**Short exercise:** In the forum thread below, where is the co-worker who would have dinner with the wife based?

# "Work Dinner" thoughts



## angrybuttrying (Jun 17, 2013)

Just seeking some thoughts on the idea of a wife having dinner with a co-worker, just the two of them. He is located out of town, and travels to town frequently, etc. He's married, and I really don't have a legitimate reason to suspect anything.

However, was wondering about boundaries and what others felt were appropriate in this situation. 

To be honest, I'm not entirely comfortable with it. Not really jealous, just have this old-fashioned notion that it's not all that appropriate. 

Thoughts?


----------



## PBear (Nov 16, 2010)

Well, I'm of the opinion that men and women can be friends with each other and not want to rip each other's clothes off in a public place, so take it for what it's worth. But I think it's ok. I never worried about stopping my STBXW from doing that, and I don't worry about my SO. I go out for dinner or lunch with a good friend of mine occasionally, and she happens to be female. Sometimes with our partners (she's married), sometimes without. 

Just my $0.02...

C
_Posted via Mobile Device_


----------



## A Bit Much (Sep 14, 2011)

Have you told her how you feel about it? 

You probably don't have anything to worry about, but that's not the point is it? You aren't 100% on board and that's valid. She should know that.


----------



## Hicks (Jan 14, 2011)

I think it's worth talking about.
What is her reason? She feels sorry for him being alone?
Or she wants to accomplish work? 
When my wife has done such things, she talks about the reason, knowing that a wife / mother going out to dinner should have to explain why.


----------



## GTdad (Aug 15, 2011)

I have on occasion had dinner with a (married) female colleague while out of town. Everything's professional and above-board.

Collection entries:

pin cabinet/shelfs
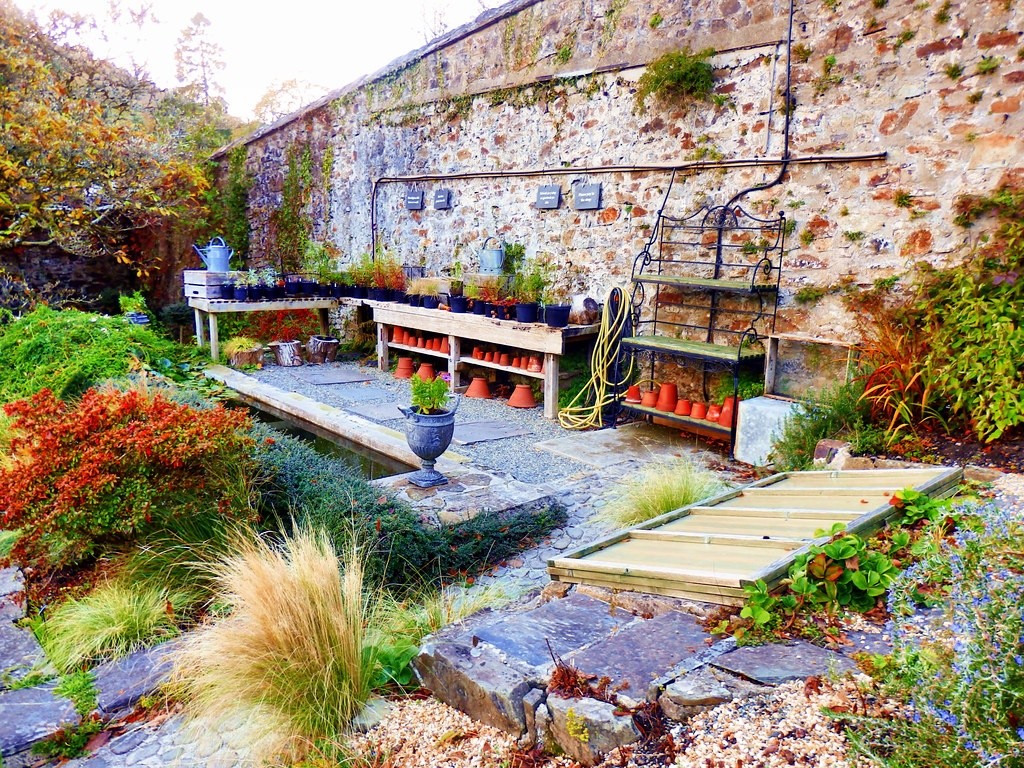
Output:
[365,300,600,418]
[600,204,789,463]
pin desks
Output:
[188,296,341,362]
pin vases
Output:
[624,383,743,429]
[392,324,544,409]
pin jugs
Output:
[467,236,505,276]
[192,236,234,273]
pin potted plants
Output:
[118,288,159,330]
[158,303,194,345]
[398,372,462,488]
[222,243,573,327]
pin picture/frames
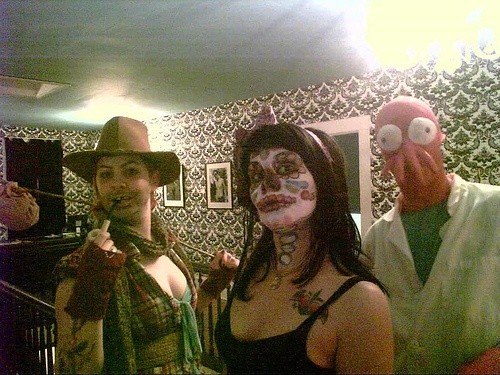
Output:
[205,161,233,210]
[162,164,184,208]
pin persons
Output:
[54,117,241,375]
[357,94,500,375]
[216,113,395,375]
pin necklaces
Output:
[272,260,308,290]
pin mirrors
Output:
[298,114,372,248]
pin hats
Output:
[61,117,181,186]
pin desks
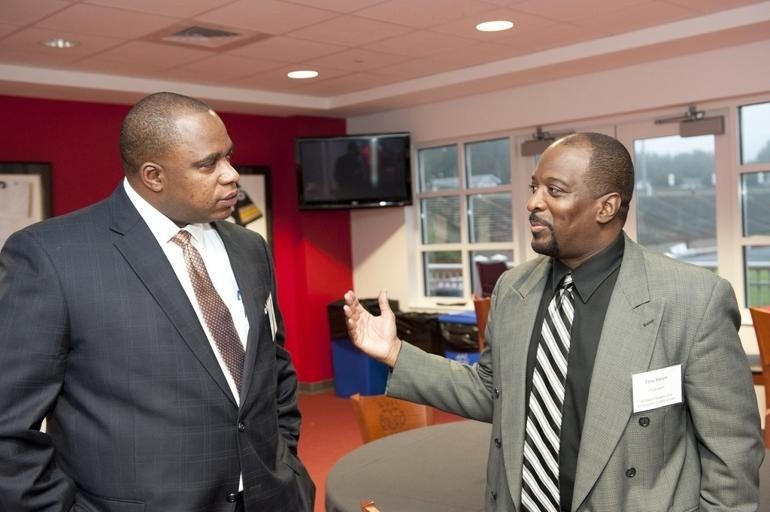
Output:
[323,390,580,509]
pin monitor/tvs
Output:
[295,131,413,211]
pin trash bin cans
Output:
[327,298,481,400]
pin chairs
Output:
[345,391,437,448]
[748,305,770,453]
[474,290,498,363]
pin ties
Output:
[520,273,575,511]
[171,231,245,399]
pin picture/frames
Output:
[226,160,278,257]
[0,157,57,225]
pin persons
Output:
[0,92,316,512]
[343,133,766,512]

**Written answer:** Out of town, though he frequently travels to town.